Rasional medis, periksa ke dokter saat ada gejala.
Moral sosial, jaga niat, lisan, dan jejak digital agar tidak memantik hasad.
Dengan iman, ilmu, dan adab, kita memohon: semoga Allah menjaga kita dari ‘ain, memberkahi nikmat yang ada, serta menyembuhkan mereka yang diuji.
FAQ
Apa itu penyakit ‘ain?
Gangguan yang timbul karena pandangan hasad atau kagum berlebihan tanpa doa barakah; diakui dalam hadis Nabi ﷺ.

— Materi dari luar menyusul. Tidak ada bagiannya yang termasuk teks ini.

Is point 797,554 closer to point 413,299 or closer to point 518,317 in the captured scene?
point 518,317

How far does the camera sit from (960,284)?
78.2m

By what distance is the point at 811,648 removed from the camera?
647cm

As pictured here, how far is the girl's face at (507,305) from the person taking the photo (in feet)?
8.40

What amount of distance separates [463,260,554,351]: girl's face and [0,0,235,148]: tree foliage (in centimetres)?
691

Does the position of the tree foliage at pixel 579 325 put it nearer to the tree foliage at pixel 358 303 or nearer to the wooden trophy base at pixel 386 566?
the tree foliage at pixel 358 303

Bagaimana cara mencegah penyakit ‘ain?
Rutin dzikir pagi–petang, membaca Al-Ikhlāṣ–Al-Falaq–An-Nās, serta mengucap “Māsyā’Allāh, Allāhumma bārik” saat melihat kebaikan.
Apakah penyakit ‘ain benar adanya?
Ya. Rasulullah ﷺ bersabda: “Al-‘ainu ḥaqqun…” (Sahih Muslim no. 2188).
Apakah penyakit ‘ain bisa disembuhkan?
Bisa, dengan ruqyah syar’iyyah, doa perlindungan yang shahih, istighsāl sesuai tuntunan, serta ikhtiar medis bila ada gejala fisik.
Doa paling dianjurkan?
Doa perlindungan yang Nabi ﷺ bacakan untuk al-Hasan dan al-Husain: “A‘ūdzu bi kalimātillāhit-tāmmati min kulli syaitānin wa hāmmatin wa min kulli ‘ainin lāmmah.” (riwayat Bukhari/Abu Dawud).
Demikian penjelasan mengenai ciri-ciri penyakit ain, doa untuk menghindarinya, dan cara menyembuhkannya. Semoga pembahasan kali ini dapat menjadi pelajaran untuk kita agar senantiasa menghindari diri dari perbuatan riya, dan menjaga hati dari sifat iri serta dengki.